**Task instructions:**
Locate the line that contains "What is the magnitude". Reproduce it and all following lines up to the end of the material, exactly and with nothing added.

-- start of Information shown --

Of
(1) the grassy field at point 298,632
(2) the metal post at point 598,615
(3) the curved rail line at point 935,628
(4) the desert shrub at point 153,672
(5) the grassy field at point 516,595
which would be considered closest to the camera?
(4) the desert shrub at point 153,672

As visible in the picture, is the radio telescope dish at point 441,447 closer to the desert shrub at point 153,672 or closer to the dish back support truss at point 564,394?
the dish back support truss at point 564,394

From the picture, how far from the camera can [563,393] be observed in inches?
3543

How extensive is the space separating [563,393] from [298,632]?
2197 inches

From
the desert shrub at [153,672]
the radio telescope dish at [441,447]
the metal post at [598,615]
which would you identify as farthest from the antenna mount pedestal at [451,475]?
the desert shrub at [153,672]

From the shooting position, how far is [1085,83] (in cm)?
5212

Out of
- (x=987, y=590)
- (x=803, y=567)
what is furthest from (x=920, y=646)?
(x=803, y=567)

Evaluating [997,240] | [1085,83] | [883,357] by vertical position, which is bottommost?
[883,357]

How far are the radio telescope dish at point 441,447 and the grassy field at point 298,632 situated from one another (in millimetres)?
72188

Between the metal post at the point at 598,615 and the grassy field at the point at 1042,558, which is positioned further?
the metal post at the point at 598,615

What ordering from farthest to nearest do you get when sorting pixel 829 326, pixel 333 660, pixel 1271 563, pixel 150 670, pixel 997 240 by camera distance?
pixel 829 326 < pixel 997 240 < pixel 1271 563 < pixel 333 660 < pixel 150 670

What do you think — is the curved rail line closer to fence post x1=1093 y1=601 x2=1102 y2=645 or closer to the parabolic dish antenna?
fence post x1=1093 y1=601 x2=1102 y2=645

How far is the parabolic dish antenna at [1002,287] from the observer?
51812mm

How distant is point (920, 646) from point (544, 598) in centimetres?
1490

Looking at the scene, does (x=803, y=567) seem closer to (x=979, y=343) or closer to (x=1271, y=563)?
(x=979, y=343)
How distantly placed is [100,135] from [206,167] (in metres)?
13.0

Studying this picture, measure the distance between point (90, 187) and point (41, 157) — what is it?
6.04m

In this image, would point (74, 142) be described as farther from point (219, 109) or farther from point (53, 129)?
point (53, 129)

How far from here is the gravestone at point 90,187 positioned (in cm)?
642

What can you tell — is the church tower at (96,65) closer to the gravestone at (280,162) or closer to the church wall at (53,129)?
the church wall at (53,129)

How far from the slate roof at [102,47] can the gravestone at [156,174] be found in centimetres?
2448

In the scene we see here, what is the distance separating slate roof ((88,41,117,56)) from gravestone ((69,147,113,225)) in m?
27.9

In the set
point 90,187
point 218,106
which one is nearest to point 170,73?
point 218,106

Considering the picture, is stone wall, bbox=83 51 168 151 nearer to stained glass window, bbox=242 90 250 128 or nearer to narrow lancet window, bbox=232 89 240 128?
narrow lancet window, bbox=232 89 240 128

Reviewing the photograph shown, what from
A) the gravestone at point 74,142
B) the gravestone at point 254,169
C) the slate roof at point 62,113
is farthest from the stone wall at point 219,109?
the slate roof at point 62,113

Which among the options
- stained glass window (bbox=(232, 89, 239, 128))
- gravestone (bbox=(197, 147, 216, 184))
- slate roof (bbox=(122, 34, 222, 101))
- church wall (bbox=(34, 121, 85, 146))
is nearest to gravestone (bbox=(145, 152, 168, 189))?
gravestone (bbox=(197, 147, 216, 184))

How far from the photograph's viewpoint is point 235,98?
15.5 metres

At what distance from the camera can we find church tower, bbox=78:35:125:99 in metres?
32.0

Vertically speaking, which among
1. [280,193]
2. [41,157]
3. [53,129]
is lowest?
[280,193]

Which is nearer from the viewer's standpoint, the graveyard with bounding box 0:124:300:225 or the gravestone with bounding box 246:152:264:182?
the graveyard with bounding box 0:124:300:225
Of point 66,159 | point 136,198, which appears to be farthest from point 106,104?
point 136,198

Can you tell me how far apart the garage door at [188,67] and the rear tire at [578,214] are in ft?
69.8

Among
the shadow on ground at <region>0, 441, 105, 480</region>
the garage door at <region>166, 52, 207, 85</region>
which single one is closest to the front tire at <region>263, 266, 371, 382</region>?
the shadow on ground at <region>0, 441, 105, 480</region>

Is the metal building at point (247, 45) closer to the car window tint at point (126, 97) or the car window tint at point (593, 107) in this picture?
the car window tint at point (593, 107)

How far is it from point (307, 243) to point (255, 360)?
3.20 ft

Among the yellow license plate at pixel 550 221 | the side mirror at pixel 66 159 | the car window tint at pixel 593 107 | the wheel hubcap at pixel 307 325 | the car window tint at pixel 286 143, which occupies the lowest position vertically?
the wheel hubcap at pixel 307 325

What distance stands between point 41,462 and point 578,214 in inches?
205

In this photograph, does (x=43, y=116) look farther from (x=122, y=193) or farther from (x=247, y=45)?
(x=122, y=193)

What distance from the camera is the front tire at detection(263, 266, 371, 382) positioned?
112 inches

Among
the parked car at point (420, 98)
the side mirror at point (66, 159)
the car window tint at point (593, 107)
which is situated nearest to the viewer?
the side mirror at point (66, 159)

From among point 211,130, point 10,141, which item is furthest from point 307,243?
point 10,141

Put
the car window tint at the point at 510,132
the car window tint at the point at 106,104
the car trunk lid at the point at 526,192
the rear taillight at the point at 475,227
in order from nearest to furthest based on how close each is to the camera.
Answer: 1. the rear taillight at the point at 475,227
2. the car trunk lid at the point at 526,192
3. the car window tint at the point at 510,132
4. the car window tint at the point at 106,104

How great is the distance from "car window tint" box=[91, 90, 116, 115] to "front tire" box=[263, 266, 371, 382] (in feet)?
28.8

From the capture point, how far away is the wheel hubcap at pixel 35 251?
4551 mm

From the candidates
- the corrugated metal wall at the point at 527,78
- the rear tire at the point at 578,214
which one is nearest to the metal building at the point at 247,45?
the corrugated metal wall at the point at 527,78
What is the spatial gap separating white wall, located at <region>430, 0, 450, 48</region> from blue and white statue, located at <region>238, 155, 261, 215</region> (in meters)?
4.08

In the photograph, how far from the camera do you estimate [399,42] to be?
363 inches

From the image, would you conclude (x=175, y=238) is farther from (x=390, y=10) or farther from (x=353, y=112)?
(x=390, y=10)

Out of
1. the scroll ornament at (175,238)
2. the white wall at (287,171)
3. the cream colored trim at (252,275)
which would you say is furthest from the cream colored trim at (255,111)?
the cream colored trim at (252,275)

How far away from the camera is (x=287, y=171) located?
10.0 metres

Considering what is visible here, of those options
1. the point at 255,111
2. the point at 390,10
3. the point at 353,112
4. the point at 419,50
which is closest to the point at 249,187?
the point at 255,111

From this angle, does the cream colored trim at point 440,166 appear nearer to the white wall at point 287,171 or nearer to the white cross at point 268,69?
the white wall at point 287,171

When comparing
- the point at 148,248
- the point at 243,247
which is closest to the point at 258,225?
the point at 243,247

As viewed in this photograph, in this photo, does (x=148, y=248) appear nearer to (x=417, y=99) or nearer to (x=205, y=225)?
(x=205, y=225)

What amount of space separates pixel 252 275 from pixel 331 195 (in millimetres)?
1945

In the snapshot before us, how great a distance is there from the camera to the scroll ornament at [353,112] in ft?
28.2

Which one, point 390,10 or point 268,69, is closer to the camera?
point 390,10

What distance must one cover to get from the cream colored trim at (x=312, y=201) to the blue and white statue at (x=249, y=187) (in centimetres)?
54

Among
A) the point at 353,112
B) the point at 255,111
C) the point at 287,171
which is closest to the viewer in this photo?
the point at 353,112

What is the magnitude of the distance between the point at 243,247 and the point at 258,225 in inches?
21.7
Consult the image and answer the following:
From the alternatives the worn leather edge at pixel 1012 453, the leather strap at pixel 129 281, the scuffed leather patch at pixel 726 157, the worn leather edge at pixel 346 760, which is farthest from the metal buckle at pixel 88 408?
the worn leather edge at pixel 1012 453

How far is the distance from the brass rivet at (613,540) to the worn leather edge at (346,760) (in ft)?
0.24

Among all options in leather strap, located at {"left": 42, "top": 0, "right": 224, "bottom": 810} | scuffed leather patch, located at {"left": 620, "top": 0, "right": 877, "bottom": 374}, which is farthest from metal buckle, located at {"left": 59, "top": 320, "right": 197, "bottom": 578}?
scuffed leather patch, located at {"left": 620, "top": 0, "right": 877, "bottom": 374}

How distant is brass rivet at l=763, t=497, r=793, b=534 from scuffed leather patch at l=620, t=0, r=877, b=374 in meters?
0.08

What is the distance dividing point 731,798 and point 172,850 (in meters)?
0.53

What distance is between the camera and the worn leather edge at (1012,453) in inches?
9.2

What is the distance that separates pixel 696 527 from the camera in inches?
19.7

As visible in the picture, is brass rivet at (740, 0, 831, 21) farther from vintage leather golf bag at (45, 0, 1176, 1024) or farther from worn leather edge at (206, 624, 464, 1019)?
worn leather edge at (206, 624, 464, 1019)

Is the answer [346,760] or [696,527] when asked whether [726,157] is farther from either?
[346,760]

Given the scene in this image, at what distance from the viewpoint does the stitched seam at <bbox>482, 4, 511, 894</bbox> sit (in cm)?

-- end of Information shown --

**Response to the task:**
What is the magnitude of the distance between the point at 243,247 and the point at 258,225 in inches?
21.7
Consult the image and answer the following:
From the alternatives the worn leather edge at pixel 1012 453, the leather strap at pixel 129 281, the scuffed leather patch at pixel 726 157, the worn leather edge at pixel 346 760, which is farthest from the metal buckle at pixel 88 408?
the worn leather edge at pixel 1012 453

How far is the distance from the brass rivet at (613,540) to the worn leather edge at (346,760) (in ft)?
0.24

Among all options in leather strap, located at {"left": 42, "top": 0, "right": 224, "bottom": 810} | scuffed leather patch, located at {"left": 620, "top": 0, "right": 877, "bottom": 374}, which is farthest from metal buckle, located at {"left": 59, "top": 320, "right": 197, "bottom": 578}?
scuffed leather patch, located at {"left": 620, "top": 0, "right": 877, "bottom": 374}

How distant is brass rivet at l=763, t=497, r=793, b=534 from scuffed leather patch at l=620, t=0, r=877, b=374 in meters?
0.08

What is the distance dividing point 731,798 and point 172,850 (in meters)?
0.53

What distance is between the camera and the worn leather edge at (1012,453) in inches?
9.2

What is the distance that separates pixel 696 527 from the camera in inches?
19.7

As visible in the picture, is brass rivet at (740, 0, 831, 21) farther from vintage leather golf bag at (45, 0, 1176, 1024) or farther from worn leather edge at (206, 624, 464, 1019)?
worn leather edge at (206, 624, 464, 1019)

Is the answer [346,760] or [696,527] when asked whether [726,157] is farther from either?
[346,760]

Given the scene in this image, at what distance from the viewpoint does the stitched seam at <bbox>482, 4, 511, 894</bbox> sit (in cm)?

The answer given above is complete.